**Extract**
Women are women, and they can be black, white, indigenous, straight, queer, rich, poor, pregnant, menopausal, abled, disabled, cis, trans or any other qualifier that makes their experience of womanhood less general and more specific. The same applies to men and manhood, even though trans men and other gender non-conforming people are almost always erased in these debates.

The socially determined category of “woman” as the fixed binary opposite of “man”, based on reproductive characteristics or chromosomal makeup, is not one that has existed unchanged throughout time and space. Evidence of this exists, for example, in practices that persist even in Adichie’s native Igbo land.

The gender binary as we now understand it, including its impacts on family, reproduction and other facets of identity and community, has colonial roots which were violently planted in non-European cultures around the world. To this day, all women – not just trans women – continue to bear the consequences of the historically exclusionary, Eurocentric idea of “real” womanhood.

(Records from a data collection)
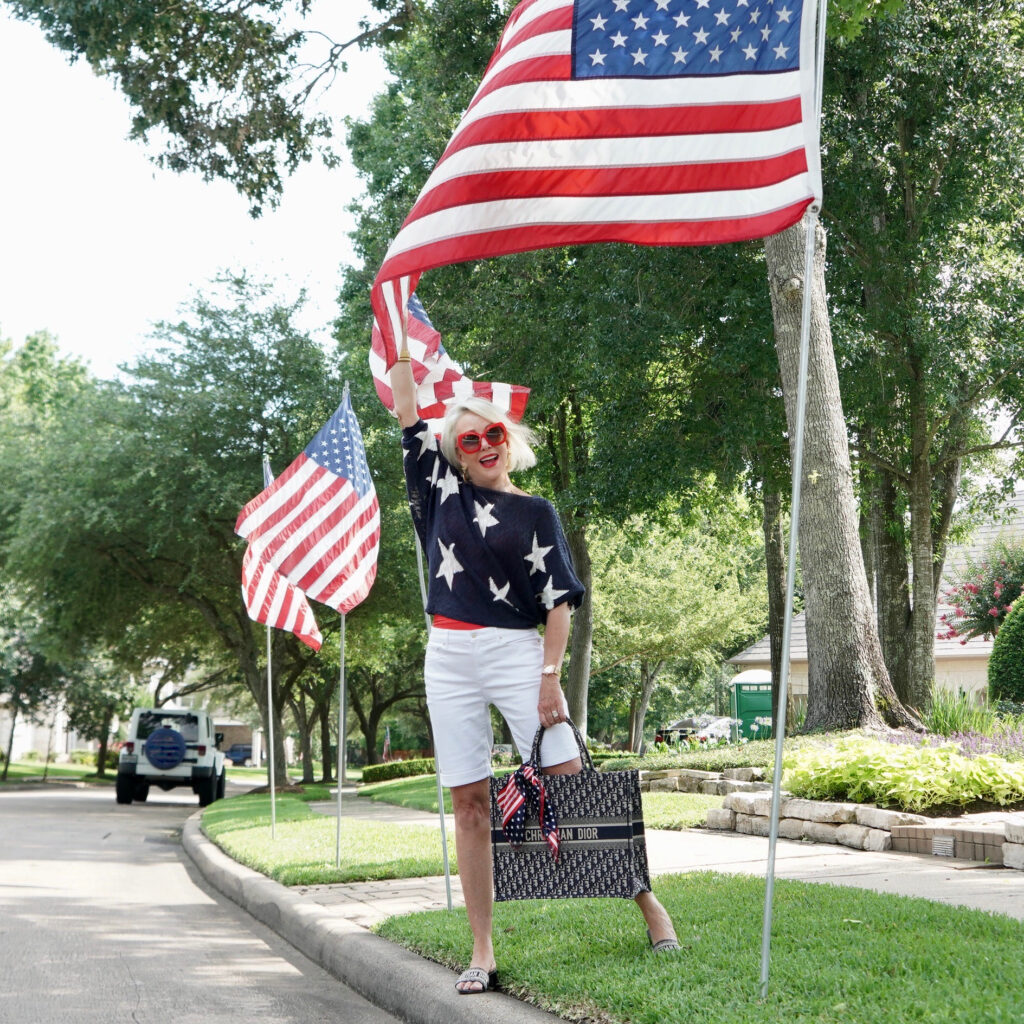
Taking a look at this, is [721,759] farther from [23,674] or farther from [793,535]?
[23,674]

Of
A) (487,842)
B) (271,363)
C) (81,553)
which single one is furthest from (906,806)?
(81,553)

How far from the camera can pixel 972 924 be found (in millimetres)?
4887

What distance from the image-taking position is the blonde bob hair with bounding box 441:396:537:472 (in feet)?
15.4

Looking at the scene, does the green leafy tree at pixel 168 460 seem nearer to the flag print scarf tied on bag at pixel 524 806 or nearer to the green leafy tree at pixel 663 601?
the green leafy tree at pixel 663 601

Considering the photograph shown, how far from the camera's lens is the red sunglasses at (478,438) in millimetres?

**Problem**
Condense the paragraph of the text on womanhood that begins "The gender binary as we now understand it" into a shorter version that keeps its main facts.

**Solution to this problem**
Today's gender binary, with its effects on family, reproduction, identity and community, has colonial roots and was violently imposed on non-European cultures. All women, not only trans women, still bear the consequences of the exclusionary, Eurocentric idea of "real" womanhood.